_TASK REQUIREMENTS_: Without skipping anything, print all of the data exactly.

[[ PROVIDED RECORDS open ]]

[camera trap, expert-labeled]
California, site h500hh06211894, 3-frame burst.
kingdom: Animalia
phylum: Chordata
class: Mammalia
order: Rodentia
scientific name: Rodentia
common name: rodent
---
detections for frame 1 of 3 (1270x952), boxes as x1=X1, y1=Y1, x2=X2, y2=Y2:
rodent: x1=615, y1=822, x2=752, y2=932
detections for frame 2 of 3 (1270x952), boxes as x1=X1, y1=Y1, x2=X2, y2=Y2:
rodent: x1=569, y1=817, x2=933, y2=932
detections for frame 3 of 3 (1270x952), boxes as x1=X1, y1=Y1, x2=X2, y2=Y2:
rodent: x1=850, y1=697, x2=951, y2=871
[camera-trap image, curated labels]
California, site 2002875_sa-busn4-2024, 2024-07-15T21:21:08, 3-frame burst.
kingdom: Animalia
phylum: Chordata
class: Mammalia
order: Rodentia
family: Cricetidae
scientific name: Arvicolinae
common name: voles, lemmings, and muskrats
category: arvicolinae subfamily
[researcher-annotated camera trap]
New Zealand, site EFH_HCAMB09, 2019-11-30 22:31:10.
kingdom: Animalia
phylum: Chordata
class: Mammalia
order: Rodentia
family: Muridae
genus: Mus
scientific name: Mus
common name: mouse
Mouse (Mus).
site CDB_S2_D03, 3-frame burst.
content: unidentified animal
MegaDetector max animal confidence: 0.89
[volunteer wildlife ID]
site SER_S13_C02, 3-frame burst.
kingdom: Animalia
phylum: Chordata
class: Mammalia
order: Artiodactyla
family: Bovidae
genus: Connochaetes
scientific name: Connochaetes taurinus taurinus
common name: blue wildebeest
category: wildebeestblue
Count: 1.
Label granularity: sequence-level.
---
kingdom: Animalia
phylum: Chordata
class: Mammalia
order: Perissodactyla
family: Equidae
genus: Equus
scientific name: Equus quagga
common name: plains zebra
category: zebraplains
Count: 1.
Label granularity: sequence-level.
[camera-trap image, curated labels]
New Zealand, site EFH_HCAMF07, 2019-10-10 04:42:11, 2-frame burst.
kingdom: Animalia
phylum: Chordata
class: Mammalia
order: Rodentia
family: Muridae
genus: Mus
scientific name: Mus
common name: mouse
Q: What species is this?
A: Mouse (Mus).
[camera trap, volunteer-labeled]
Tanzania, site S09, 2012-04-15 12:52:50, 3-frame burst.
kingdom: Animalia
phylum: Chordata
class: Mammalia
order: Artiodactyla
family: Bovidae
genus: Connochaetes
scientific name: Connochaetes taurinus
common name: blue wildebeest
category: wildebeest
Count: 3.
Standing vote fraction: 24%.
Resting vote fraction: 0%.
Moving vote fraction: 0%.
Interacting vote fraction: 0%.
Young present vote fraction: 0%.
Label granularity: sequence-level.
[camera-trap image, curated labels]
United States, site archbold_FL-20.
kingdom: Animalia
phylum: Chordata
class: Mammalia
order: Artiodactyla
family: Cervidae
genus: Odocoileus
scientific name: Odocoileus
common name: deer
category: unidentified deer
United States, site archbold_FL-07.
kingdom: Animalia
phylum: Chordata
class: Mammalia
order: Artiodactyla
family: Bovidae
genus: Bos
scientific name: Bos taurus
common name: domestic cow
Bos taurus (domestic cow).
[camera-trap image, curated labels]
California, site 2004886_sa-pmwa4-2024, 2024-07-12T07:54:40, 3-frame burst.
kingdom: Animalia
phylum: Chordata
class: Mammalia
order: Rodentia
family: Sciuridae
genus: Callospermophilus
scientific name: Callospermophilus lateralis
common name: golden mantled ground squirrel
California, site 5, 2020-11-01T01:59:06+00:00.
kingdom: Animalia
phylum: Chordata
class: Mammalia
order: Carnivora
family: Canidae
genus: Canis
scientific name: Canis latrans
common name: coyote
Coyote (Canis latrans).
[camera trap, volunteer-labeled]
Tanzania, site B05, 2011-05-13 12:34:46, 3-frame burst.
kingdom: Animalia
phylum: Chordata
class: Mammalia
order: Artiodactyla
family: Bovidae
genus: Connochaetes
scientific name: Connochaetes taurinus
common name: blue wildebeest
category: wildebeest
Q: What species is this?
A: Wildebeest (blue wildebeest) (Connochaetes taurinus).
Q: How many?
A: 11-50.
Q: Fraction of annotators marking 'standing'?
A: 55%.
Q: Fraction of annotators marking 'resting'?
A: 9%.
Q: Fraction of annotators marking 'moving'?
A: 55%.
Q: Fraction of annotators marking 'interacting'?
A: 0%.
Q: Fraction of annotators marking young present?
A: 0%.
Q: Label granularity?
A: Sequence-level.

[[ PROVIDED RECORDS closed ]]

_TASK RESPONSE_:
[camera trap, expert-labeled]
California, site h500hh06211894, 3-frame burst.
kingdom: Animalia
phylum: Chordata
class: Mammalia
order: Rodentia
scientific name: Rodentia
common name: rodent
---
detections for frame 1 of 3 (1270x952), boxes as x1=X1, y1=Y1, x2=X2, y2=Y2:
rodent: x1=615, y1=822, x2=752, y2=932
detections for frame 2 of 3 (1270x952), boxes as x1=X1, y1=Y1, x2=X2, y2=Y2:
rodent: x1=569, y1=817, x2=933, y2=932
detections for frame 3 of 3 (1270x952), boxes as x1=X1, y1=Y1, x2=X2, y2=Y2:
rodent: x1=850, y1=697, x2=951, y2=871
[camera-trap image, curated labels]
California, site 2002875_sa-busn4-2024, 2024-07-15T21:21:08, 3-frame burst.
kingdom: Animalia
phylum: Chordata
class: Mammalia
order: Rodentia
family: Cricetidae
scientific name: Arvicolinae
common name: voles, lemmings, and muskrats
category: arvicolinae subfamily
[researcher-annotated camera trap]
New Zealand, site EFH_HCAMB09, 2019-11-30 22:31:10.
kingdom: Animalia
phylum: Chordata
class: Mammalia
order: Rodentia
family: Muridae
genus: Mus
scientific name: Mus
common name: mouse
Mouse (Mus).
site CDB_S2_D03, 3-frame burst.
content: unidentified animal
MegaDetector max animal confidence: 0.89
[volunteer wildlife ID]
site SER_S13_C02, 3-frame burst.
kingdom: Animalia
phylum: Chordata
class: Mammalia
order: Artiodactyla
family: Bovidae
genus: Connochaetes
scientific name: Connochaetes taurinus taurinus
common name: blue wildebeest
category: wildebeestblue
Count: 1.
Label granularity: sequence-level.
---
kingdom: Animalia
phylum: Chordata
class: Mammalia
order: Perissodactyla
family: Equidae
genus: Equus
scientific name: Equus quagga
common name: plains zebra
category: zebraplains
Count: 1.
Label granularity: sequence-level.
[camera-trap image, curated labels]
New Zealand, site EFH_HCAMF07, 2019-10-10 04:42:11, 2-frame burst.
kingdom: Animalia
phylum: Chordata
class: Mammalia
order: Rodentia
family: Muridae
genus: Mus
scientific name: Mus
common name: mouse
Q: What species is this?
A: Mouse (Mus).
[camera trap, volunteer-labeled]
Tanzania, site S09, 2012-04-15 12:52:50, 3-frame burst.
kingdom: Animalia
phylum: Chordata
class: Mammalia
order: Artiodactyla
family: Bovidae
genus: Connochaetes
scientific name: Connochaetes taurinus
common name: blue wildebeest
category: wildebeest
Count: 3.
Standing vote fraction: 24%.
Resting vote fraction: 0%.
Moving vote fraction: 0%.
Interacting vote fraction: 0%.
Young present vote fraction: 0%.
Label granularity: sequence-level.
[camera-trap image, curated labels]
United States, site archbold_FL-20.
kingdom: Animalia
phylum: Chordata
class: Mammalia
order: Artiodactyla
family: Cervidae
genus: Odocoileus
scientific name: Odocoileus
common name: deer
category: unidentified deer
United States, site archbold_FL-07.
kingdom: Animalia
phylum: Chordata
class: Mammalia
order: Artiodactyla
family: Bovidae
genus: Bos
scientific name: Bos taurus
common name: domestic cow
Bos taurus (domestic cow).
[camera-trap image, curated labels]
California, site 2004886_sa-pmwa4-2024, 2024-07-12T07:54:40, 3-frame burst.
kingdom: Animalia
phylum: Chordata
class: Mammalia
order: Rodentia
family: Sciuridae
genus: Callospermophilus
scientific name: Callospermophilus lateralis
common name: golden mantled ground squirrel
California, site 5, 2020-11-01T01:59:06+00:00.
kingdom: Animalia
phylum: Chordata
class: Mammalia
order: Carnivora
family: Canidae
genus: Canis
scientific name: Canis latrans
common name: coyote
Coyote (Canis latrans).
[camera trap, volunteer-labeled]
Tanzania, site B05, 2011-05-13 12:34:46, 3-frame burst.
kingdom: Animalia
phylum: Chordata
class: Mammalia
order: Artiodactyla
family: Bovidae
genus: Connochaetes
scientific name: Connochaetes taurinus
common name: blue wildebeest
category: wildebeest
Q: What species is this?
A: Wildebeest (blue wildebeest) (Connochaetes taurinus).
Q: How many?
A: 11-50.
Q: Fraction of annotators marking 'standing'?
A: 55%.
Q: Fraction of annotators marking 'resting'?
A: 9%.
Q: Fraction of annotators marking 'moving'?
A: 55%.
Q: Fraction of annotators marking 'interacting'?
A: 0%.
Q: Fraction of annotators marking young present?
A: 0%.
Q: Label granularity?
A: Sequence-level.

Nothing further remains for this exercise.